Die Parkplatzwächter werden ihn über die Vermietungsfirma ausfindig machen und zur Kasse bitten. Zu den 20 bis 30 Euro Vertragsstrafe wegen Falschparkens kommen meist noch Bearbeitungsgebühren von etwa 25 Euro hinzu.

„Wer ein Carsharing-Fahrzeug auf einem privaten Parkplatz abstellt, sollte sich vorher schlaumachen, ob das erlaubt ist“, warnt der ACE-Jurist.

Was, wenn das Auto abgeschleppt wird?

Ist es auf den Hinweisschildern des Supermarkts ausdrücklich angekündigt, sind auch Parkkrallen und das Abschleppen des Fahrzeugs erlaubt. Den Halter können die Abschleppkosten auch dann treffen, wenn er gar nicht selbst gefahren ist, warnen die Verbraucherzentralen (Az. Bundesgerichtshof, BGH V ZR 102/15).

Der Ärger über teure Rechnungen füllt immer wieder Internetforen und Blogs. Aber: Das Auto darf erst dann abgeschleppt werden, wenn es mehrere Tage lang auf dem Supermarktgelände parkt, eine Zufahrt versperrt oder Rettungsfahrzeuge behindern könnte.
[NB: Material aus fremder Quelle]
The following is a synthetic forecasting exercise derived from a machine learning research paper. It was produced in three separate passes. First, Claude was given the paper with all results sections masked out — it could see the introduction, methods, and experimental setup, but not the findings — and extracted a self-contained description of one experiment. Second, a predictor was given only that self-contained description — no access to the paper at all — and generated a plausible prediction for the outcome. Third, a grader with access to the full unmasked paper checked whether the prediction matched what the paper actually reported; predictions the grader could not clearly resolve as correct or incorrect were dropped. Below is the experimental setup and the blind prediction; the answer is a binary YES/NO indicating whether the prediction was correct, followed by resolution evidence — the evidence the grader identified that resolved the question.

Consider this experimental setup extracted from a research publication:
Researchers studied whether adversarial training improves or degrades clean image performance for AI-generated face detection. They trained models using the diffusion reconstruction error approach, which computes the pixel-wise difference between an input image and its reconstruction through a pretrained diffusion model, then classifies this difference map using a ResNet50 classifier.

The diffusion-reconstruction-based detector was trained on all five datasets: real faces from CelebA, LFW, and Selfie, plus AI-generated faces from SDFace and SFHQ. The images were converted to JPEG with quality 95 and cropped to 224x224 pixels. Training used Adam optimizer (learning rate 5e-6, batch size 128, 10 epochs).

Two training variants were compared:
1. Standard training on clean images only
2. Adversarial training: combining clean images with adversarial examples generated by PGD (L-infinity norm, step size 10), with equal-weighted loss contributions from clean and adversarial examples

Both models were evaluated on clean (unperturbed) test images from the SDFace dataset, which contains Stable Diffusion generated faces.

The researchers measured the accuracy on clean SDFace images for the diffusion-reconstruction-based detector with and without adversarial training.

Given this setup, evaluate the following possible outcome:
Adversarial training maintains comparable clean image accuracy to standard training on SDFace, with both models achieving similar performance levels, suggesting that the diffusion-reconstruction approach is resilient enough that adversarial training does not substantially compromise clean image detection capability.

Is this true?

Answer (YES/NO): YES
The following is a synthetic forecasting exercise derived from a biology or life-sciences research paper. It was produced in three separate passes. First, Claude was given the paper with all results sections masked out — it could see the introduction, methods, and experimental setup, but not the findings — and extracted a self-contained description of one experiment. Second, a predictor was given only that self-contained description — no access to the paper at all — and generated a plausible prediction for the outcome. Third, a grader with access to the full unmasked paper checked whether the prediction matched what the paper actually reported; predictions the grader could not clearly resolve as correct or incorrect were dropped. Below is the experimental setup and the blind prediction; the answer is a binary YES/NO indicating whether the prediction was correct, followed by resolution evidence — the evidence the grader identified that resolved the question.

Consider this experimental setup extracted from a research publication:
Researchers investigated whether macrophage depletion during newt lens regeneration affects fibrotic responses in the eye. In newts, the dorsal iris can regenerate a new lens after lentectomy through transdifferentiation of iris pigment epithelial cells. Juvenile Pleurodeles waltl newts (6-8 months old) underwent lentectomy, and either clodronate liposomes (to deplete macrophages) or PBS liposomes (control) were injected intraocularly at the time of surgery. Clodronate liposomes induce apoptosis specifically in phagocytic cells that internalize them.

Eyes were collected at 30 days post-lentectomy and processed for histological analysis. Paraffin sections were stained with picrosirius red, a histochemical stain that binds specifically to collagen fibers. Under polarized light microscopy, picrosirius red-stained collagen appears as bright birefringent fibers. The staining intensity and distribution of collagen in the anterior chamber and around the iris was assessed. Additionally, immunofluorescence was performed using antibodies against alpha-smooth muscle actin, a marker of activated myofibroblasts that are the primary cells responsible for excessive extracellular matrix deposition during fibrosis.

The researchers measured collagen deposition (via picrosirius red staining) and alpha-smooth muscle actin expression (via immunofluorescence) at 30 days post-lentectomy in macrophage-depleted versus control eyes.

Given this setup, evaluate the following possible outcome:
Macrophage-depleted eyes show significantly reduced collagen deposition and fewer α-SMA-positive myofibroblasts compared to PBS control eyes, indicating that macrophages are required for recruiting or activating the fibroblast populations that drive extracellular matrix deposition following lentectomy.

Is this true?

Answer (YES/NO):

Abschleppen nach nur wenigen Stunden, nur weil die Parkscheibe fehlt oder wenige Zentimeter über den Markierungen geparkt wurde, wäre unverhältnismäßig, sagt der Berliner Rechtsanwalt Thomas Hollweck.

Betroffene seien dann nicht verpflichtet, happige Gebühren für eine „Abschleppvorbereitung“ zu bezahlen. Solange Abschleppen nicht notwendig war und auch keine Vorbereitungen dazu getroffen wurden, sind solche Posten nach Ansicht des Verbraucheranwalts unrechtmäßig.

Wie kann man sich wehren?

Wer Geldforderungen für unberechtigt hält, kann dagegen Widerspruch einlegen und die Rechnung bestreiten. Betroffene sollten immer genau aufführen, warum sie die Strafe für ungerechtfertigt halten oder dass sie auf dem fraglichen Parkplatz gar nicht geparkt haben.

Das Knöllchen zu ignorieren ist keine Option für Halter, warnt Krämer. Häufig kommt dann bald Post vom Inkassounternehmen oder vom Anwalt, was die Summe deutlich verteuert.

Wer gar keinen „Strafzettel“ an der Scheibe hatte, sollte einer Inkassomahnung komplett widersprechen. Das Knöllchen kann vom Wind weggeweht worden sein. Mahn- und Verzugskosten müssten dann nicht bezahlt werden. Bei Problemen helfen Verbraucherzentralen sowie Rechtsanwälte weiter.